Each of the baccalaureate programs contains the following: a) courses needed to meet general institutional degree requirements; b) a core of technical courses intended to give a strong background in mathematics and the physical principles of mechanics, electricity and magnetism, thermodynamics, and the quantum theory that governs physical phenomena at the microscopic level of molecules, atoms, and nuclei; c) technical electives that enable the student to explore areas of his or her choice in greater depth; d) courses involving undergraduate research, and e) free electives, about fifteen percent of the total hours, which may be employed to schedule additional technical or nontechnical courses.

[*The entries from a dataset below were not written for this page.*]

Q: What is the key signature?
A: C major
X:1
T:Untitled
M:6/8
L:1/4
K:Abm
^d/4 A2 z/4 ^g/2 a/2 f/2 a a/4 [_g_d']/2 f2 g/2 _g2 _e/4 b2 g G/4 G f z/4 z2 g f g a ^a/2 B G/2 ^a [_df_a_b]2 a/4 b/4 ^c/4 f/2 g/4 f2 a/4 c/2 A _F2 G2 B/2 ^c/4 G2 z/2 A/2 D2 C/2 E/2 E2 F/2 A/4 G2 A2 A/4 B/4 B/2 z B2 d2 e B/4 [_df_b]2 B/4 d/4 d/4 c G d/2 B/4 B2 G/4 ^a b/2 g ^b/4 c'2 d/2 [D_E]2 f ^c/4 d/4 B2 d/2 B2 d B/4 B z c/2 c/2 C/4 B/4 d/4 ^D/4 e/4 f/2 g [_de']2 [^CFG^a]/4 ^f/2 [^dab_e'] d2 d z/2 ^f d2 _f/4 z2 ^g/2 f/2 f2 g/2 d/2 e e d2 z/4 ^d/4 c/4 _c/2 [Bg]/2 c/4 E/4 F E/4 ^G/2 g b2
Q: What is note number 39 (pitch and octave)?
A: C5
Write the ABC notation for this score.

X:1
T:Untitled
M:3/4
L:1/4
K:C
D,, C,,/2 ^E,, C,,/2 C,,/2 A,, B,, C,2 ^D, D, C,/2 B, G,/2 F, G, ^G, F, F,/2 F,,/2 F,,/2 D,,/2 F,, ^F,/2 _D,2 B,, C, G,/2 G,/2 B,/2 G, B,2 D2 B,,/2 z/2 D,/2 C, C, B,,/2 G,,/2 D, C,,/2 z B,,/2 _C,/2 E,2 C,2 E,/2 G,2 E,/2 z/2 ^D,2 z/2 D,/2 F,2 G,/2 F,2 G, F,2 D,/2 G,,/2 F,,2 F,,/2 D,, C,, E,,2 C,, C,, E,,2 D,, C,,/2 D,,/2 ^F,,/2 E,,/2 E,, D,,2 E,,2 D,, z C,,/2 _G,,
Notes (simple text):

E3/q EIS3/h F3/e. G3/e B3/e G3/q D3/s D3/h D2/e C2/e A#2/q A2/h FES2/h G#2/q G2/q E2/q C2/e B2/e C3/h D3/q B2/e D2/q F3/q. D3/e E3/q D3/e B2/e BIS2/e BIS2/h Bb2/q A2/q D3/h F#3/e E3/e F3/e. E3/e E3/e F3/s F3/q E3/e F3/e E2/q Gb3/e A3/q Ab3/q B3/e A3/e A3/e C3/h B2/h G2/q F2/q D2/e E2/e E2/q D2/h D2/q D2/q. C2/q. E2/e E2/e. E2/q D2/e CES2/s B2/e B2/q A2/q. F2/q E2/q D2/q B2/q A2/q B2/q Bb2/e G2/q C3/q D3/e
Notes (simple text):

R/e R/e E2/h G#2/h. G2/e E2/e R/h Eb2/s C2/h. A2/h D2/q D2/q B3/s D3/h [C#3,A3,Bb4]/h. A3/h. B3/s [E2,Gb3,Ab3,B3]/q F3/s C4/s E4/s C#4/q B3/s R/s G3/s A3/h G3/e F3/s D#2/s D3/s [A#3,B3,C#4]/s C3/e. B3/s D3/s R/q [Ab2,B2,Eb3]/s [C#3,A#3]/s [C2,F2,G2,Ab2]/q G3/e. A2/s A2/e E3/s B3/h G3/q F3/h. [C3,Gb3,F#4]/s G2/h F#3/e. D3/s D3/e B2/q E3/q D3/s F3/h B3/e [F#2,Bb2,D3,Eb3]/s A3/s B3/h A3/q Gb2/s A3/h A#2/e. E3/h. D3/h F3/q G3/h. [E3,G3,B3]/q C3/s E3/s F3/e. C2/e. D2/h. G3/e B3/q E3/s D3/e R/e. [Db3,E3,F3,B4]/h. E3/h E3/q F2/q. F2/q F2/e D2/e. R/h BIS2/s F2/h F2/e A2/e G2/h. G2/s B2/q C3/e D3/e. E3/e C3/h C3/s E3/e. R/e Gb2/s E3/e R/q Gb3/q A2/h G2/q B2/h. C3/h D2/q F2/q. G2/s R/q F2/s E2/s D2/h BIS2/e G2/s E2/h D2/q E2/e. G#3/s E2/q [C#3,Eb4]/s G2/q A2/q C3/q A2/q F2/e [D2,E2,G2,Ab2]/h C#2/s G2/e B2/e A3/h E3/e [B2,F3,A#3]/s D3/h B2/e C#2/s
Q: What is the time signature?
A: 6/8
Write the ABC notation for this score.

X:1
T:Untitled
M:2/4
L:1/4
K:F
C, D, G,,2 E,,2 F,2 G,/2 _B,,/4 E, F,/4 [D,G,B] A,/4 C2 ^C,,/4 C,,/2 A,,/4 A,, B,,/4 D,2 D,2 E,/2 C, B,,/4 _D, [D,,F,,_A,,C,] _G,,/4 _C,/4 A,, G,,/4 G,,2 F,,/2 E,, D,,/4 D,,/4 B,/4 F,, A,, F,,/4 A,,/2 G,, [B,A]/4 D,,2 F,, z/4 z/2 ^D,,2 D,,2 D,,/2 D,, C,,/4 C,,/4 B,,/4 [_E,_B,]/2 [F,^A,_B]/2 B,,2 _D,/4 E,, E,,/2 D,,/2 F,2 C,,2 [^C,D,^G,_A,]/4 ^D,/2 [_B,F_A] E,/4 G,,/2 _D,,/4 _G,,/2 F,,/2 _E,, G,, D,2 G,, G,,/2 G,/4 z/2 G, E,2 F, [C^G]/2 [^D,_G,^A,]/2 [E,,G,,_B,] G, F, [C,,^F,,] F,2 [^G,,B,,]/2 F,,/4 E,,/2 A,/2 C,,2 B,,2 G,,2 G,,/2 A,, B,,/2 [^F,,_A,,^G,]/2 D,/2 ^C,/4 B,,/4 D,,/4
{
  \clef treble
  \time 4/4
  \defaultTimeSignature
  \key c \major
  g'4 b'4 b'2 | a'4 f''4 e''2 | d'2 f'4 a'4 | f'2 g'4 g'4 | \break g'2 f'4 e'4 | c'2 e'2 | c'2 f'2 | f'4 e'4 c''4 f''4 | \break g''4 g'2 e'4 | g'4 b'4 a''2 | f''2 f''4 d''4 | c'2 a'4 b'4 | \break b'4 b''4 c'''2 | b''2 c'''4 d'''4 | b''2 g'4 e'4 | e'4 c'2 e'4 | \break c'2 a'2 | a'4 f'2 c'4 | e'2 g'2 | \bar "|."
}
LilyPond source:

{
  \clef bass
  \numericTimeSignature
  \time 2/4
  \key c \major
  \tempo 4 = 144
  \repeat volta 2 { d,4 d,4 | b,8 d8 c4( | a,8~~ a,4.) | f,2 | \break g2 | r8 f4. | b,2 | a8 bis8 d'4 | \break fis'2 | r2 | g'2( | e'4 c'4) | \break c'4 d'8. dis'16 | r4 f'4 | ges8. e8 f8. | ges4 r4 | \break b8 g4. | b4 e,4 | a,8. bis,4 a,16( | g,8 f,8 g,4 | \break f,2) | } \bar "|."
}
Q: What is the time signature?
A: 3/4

The considerable flexibility inherent in the physics curricula is advantageous to students who wish to work out individual programs of study. At the same time, this flexibility suggests the need for consultation with advisors so students can make the best use of elective hours and avoid scheduling difficulties that may arise in later semesters. Students may utilize their elective freedom in the physics curricula to specialize in particular areas of physics, to prepare for careers in interdisciplinary areas of science, to compose a preprofessional program, or to gain a background in other technical or nontechnical disciplines. Students should contact their academic advisor for assistance in planning programs of study with emphasis directed toward a particular objective.

Since some students who earn a degree in physics have transferred from other disciplines, the School has planned its degree programs to enable most students to transfer into physics with little or no loss of credit.

A total of 120 credit hours (exclusive of wellness) and a grade-point average of at least 2.0 in physics courses numbered 3000 and higher are requisites for the bachelor's degree in physics.